🤖 AI Summary
Current open-source coding agents lack the robustness required for industrial-scale software engineering tasks, while proprietary solutions suffer from limitations in scalability, interpretability, and controllability. To address these challenges, this paper introduces the first open-source AI coding engineer designed specifically for industrial-grade software development. Our approach features: (1) a hierarchical working memory and persistent notebook system enabling ultra-long-context reasoning and cross-session continual learning; (2) a meta-agent–driven closed loop for automatic configuration synthesis, evaluation, and optimization; and (3) a scalable architecture built upon the Confucius SDK—comprising a unified orchestrator, modular framework, and tri-perspective design (AX/UX/DX).
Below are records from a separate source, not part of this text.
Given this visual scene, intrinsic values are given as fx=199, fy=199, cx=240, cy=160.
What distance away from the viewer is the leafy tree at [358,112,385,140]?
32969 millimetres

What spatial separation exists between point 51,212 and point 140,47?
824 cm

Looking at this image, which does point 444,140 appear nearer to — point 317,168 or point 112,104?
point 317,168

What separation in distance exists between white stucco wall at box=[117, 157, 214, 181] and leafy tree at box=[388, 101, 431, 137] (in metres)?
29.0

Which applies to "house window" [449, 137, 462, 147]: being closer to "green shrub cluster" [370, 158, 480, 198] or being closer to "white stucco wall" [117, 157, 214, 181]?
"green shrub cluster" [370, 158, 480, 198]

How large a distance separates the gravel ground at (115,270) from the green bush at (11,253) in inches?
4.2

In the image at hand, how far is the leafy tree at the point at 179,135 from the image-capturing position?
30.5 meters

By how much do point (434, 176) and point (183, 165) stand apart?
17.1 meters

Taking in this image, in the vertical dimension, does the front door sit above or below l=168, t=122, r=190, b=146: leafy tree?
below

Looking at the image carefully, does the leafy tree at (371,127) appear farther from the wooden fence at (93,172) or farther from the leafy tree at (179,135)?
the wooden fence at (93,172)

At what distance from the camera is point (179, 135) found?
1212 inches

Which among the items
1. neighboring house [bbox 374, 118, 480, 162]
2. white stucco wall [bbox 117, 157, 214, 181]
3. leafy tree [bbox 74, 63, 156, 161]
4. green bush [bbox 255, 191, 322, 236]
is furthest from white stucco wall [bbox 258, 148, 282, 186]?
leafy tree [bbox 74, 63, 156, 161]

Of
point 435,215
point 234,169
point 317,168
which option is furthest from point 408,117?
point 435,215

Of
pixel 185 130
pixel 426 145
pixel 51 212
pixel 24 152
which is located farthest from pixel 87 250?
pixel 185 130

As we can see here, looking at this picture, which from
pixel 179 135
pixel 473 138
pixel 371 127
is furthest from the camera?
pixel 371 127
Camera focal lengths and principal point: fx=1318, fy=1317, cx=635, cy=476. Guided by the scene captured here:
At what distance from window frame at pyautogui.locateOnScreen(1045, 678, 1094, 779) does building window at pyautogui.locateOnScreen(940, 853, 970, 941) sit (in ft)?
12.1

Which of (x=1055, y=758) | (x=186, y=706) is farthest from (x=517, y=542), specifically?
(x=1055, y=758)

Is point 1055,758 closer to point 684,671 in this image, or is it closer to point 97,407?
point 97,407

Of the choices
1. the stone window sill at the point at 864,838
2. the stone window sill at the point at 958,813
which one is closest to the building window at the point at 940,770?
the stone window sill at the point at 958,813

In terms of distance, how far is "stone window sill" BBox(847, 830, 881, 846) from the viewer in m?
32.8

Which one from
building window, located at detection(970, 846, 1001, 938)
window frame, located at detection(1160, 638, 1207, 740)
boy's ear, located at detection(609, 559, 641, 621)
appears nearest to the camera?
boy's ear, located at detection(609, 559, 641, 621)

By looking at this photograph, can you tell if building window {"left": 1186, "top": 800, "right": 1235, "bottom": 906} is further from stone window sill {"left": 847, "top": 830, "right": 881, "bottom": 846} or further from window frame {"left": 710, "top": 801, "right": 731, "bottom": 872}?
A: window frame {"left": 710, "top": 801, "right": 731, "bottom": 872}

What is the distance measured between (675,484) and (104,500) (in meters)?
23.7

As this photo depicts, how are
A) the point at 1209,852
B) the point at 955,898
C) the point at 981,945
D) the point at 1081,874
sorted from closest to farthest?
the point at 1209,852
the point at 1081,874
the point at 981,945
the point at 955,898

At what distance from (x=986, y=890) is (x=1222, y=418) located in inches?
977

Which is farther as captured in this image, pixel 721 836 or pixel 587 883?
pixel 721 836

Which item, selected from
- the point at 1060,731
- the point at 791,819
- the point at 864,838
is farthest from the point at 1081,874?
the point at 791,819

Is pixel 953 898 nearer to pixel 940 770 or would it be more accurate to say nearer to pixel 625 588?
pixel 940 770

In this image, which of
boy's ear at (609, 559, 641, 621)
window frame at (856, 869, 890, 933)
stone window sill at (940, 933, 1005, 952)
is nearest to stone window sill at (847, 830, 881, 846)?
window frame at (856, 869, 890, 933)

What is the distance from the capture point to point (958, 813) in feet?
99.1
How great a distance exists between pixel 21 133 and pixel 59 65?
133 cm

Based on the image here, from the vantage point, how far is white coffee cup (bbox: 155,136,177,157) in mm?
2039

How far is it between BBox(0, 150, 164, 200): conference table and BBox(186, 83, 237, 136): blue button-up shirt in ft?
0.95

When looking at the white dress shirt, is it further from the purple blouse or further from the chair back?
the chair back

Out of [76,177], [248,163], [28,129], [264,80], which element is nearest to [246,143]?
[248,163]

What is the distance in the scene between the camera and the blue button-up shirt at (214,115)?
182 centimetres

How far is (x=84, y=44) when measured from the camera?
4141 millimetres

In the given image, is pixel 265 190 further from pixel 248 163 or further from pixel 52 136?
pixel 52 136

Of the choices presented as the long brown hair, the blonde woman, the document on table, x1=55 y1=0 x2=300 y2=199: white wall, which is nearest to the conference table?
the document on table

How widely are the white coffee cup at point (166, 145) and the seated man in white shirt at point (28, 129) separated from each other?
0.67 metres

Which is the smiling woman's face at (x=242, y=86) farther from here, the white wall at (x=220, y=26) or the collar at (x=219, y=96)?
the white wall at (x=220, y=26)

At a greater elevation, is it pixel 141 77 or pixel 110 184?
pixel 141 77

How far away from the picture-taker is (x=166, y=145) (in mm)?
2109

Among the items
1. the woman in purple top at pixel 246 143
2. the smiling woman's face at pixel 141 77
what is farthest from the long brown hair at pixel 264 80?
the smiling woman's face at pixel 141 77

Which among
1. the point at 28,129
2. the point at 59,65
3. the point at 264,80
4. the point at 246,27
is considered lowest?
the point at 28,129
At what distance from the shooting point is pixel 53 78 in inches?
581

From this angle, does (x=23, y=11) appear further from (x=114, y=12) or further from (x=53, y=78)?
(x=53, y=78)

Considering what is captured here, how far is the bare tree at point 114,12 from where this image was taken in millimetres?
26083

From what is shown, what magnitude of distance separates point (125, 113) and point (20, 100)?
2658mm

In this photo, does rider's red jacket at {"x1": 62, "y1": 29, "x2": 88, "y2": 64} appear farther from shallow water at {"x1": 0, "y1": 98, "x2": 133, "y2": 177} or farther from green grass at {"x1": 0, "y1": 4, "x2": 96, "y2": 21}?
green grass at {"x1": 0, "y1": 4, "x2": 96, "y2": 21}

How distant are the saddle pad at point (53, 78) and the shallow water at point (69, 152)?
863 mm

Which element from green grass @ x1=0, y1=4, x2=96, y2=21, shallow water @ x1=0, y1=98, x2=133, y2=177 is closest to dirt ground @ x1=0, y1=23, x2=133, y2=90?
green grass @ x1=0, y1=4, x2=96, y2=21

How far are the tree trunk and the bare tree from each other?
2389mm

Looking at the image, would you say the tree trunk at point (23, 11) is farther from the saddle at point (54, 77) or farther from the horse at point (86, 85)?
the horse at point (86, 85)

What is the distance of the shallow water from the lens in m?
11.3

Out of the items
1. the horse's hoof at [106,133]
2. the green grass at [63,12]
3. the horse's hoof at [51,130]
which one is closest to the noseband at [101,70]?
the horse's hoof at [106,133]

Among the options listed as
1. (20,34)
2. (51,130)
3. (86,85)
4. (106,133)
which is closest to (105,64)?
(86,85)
Evaluated on SWE-Bench-Pro, our agent achieves 54.3% Resolve@1, establishing a new state-of-the-art among open-source coding agents. This work provides a foundational, interpretable, reproducible, and production-deployable framework for industrial AI coding assistants.
📝 Abstract
Real-world AI software engineering demands coding agents that can reason over massive repositories, maintain durable memory across and within long sessions, and robustly coordinate complex toolchains at test time. Existing open-source coding agents provide transparency but frequently fall short when pushed to these industrial-scale workloads, while proprietary coding agents offer strong practical performance but limited extensibility, interpretability, and controllability. We present the Confucius Code Agent (CCA), an open-sourced AI software engineer that can operate at an industrial scale. CCA is built atop the Confucius SDK, an open-sourced agent development platform designed around three complementary perspectives: Agent Experience (AX), User Experience (UX), and Developer Experience (DX). The SDK introduces a unified orchestrator with hierarchical working memory for long-context reasoning, a persistent note-taking system for cross-session continual learning, and a modular extension module for robust tool use. Moreover, a meta-agent automates the synthesis, evaluation, and refinement of agent configurations through a build-test-improve loop, enabling rapid agent development on new tasks, environments, and tool stacks. Instantiated on Confucius SDK with these mechanisms, CCA delivers strong performance on real-world software engineering tasks. On SWE-Bench-Pro, CCA achieves a state-of-the-art Resolve@1 performance of 54.3%, substantially improving over prior coding agents. Together, the Confucius SDK and CCA provide a transparent, extensible, and reproducible foundation for AI agents, bridge gaps between research prototypes and production-grade systems, and support agent development and deployment at industrial scale.